• Exercise goal
Whenever the string "skin" appears in a line of the listing below, that line counts. Say how many lines count, and give nothing else.

• Data for this task
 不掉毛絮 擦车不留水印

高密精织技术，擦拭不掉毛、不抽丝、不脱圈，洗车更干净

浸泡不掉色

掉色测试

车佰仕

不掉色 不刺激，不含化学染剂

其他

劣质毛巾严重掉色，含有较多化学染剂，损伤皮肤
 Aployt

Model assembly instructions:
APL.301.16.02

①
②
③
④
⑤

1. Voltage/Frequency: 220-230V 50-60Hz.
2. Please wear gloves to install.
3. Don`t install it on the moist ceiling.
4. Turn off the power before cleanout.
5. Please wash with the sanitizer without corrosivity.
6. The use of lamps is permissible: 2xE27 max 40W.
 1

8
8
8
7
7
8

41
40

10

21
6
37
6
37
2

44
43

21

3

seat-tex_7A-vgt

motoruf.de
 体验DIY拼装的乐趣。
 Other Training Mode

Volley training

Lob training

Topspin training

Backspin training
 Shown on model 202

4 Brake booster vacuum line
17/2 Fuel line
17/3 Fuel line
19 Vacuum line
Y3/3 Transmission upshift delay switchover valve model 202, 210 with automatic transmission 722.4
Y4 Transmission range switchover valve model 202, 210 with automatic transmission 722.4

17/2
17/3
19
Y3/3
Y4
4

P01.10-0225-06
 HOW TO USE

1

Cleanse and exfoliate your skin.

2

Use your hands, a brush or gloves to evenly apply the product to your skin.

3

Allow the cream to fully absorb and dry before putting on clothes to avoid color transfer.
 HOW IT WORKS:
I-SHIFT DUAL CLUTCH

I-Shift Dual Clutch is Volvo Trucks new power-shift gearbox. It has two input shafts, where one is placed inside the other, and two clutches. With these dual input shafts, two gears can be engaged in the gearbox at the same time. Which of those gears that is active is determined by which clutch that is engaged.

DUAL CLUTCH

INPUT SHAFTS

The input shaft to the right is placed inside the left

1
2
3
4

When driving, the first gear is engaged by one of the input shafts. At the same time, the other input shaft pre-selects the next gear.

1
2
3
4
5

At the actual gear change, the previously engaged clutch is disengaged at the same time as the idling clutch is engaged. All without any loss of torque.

• Reply
2